A judge granted the Federal Trade Commission (FTC) a second chance to pursue its charges of illegal monopolization against Facebook, rejecting the company’s motion to dismiss the lawsuit in a new filing on Tuesday, January 11, reported Reuters.
US District Judge James Boasberg granted Facebook’s earlier motion to dismiss over the summer, but allowed the FTC a chance to amend its complaint and try again, per Reuters. He also dismissed a similar lawsuit from a coalition of state attorneys general without granting a chance for reconsideration, though the states have indicated they intend to appeal that ruling.

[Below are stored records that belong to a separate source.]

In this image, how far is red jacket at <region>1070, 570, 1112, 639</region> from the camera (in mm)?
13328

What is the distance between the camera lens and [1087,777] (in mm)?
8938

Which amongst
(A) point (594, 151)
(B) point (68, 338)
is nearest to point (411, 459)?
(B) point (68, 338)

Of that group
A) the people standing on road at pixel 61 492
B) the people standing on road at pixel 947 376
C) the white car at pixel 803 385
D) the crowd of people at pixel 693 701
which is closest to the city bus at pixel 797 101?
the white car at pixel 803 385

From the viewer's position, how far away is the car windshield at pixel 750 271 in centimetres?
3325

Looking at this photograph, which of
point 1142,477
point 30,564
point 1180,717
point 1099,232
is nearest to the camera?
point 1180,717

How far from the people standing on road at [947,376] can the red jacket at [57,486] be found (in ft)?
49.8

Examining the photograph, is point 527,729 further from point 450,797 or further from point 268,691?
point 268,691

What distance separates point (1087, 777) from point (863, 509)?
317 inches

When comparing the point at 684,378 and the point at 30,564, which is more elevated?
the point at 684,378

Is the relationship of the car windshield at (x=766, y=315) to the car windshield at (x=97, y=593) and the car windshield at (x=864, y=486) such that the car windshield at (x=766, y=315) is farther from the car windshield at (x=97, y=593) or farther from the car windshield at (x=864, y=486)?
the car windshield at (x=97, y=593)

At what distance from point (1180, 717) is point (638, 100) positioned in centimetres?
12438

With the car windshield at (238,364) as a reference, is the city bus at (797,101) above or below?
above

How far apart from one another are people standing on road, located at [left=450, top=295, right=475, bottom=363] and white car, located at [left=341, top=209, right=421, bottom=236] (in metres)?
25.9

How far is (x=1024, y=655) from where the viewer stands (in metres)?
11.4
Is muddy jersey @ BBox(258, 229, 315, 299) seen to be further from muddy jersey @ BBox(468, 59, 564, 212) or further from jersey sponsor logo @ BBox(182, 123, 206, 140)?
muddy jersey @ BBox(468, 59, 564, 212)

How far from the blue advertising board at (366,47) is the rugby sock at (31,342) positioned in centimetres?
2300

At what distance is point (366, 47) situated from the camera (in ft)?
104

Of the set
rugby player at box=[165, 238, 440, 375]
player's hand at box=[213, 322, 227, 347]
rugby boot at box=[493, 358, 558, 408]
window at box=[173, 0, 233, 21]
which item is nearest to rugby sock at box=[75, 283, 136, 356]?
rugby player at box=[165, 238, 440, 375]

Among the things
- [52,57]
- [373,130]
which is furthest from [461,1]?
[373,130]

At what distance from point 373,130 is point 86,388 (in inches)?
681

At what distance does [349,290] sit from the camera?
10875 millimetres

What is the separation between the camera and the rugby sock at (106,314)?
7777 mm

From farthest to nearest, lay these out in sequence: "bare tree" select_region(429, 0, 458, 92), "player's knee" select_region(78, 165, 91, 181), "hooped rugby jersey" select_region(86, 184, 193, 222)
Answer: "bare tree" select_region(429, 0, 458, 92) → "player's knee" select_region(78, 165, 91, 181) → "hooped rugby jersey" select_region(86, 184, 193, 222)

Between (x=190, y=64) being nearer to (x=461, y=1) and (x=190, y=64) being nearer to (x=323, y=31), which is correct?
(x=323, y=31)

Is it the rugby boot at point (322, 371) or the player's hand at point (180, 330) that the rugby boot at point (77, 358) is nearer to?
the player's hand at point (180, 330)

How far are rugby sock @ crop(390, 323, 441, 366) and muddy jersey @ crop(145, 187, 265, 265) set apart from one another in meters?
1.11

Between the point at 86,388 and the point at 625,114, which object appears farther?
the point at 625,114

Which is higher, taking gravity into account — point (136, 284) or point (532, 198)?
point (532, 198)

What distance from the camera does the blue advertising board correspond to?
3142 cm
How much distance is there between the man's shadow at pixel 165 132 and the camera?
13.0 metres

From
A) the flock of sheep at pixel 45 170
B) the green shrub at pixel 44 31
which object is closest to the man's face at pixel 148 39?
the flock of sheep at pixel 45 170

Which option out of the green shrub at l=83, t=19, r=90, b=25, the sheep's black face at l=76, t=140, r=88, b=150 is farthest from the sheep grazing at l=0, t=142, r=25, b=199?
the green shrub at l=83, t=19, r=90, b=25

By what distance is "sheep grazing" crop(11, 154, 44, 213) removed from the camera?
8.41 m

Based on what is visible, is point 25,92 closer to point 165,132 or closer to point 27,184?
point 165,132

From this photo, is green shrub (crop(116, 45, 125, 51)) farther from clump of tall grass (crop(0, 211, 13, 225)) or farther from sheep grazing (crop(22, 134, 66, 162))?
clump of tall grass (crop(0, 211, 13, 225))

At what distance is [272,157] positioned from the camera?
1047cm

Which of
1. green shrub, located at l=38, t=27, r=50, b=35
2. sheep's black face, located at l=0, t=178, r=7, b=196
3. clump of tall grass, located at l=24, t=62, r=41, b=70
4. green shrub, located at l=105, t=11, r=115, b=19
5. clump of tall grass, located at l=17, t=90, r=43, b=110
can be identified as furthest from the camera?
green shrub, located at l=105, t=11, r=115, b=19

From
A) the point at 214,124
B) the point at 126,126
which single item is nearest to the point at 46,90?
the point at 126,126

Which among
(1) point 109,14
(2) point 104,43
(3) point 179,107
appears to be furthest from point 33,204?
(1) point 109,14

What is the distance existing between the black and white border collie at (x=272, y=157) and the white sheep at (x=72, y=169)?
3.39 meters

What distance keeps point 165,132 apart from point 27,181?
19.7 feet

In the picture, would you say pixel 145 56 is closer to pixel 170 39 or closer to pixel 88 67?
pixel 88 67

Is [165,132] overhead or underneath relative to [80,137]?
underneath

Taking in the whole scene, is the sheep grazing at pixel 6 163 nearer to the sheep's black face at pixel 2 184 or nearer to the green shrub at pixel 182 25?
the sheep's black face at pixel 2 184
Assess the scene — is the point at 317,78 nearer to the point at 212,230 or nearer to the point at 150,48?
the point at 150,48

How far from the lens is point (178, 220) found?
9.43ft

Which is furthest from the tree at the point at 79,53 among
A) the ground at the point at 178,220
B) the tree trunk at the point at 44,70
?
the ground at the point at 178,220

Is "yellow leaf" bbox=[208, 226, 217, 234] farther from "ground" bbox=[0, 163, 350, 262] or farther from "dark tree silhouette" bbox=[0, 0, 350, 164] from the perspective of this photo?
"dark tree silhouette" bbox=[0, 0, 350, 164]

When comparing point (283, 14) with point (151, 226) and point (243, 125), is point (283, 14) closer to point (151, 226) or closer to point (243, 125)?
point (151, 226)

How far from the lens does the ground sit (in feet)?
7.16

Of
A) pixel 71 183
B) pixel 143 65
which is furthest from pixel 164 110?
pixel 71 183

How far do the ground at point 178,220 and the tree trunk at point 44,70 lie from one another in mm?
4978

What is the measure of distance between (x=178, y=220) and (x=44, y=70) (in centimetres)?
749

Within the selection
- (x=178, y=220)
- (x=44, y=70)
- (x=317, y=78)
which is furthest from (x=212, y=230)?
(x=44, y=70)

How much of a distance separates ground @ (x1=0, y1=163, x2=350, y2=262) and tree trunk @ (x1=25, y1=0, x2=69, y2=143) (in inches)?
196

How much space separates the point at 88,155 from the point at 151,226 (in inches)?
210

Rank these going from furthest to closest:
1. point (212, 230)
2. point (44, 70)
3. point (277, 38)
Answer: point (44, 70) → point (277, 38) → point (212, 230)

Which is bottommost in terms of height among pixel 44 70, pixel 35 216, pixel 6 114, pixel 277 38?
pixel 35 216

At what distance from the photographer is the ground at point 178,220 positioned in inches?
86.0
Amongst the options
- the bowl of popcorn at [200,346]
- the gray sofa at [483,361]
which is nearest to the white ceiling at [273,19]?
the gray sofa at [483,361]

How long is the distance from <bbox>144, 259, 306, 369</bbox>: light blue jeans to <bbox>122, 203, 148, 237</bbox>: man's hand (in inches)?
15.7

“The Federal Trade Commission’s first antitrust suit against Facebook, Inc. stumbled out of the starting blocks, as this Court dismissed the Complaint last June,” Boasberg wrote in Tuesday’s filing. He said while the Commission’s core theory remains the same in its updated complaint, “The facts alleged this time around to fortify those theories, however, are far more robust and detailed than before, particularly in regard to the contours of Defendant’s alleged monopoly.”
Boasberg initially dismissed the FTC’s complaint because he said it failed to plausibly allege Facebook’s monopoly power in what it defined as the personal social networking services market. That market definition sought to exclude other social media platforms like YouTube, used primarily to watch videos, or LinkedIn, used for professional networking.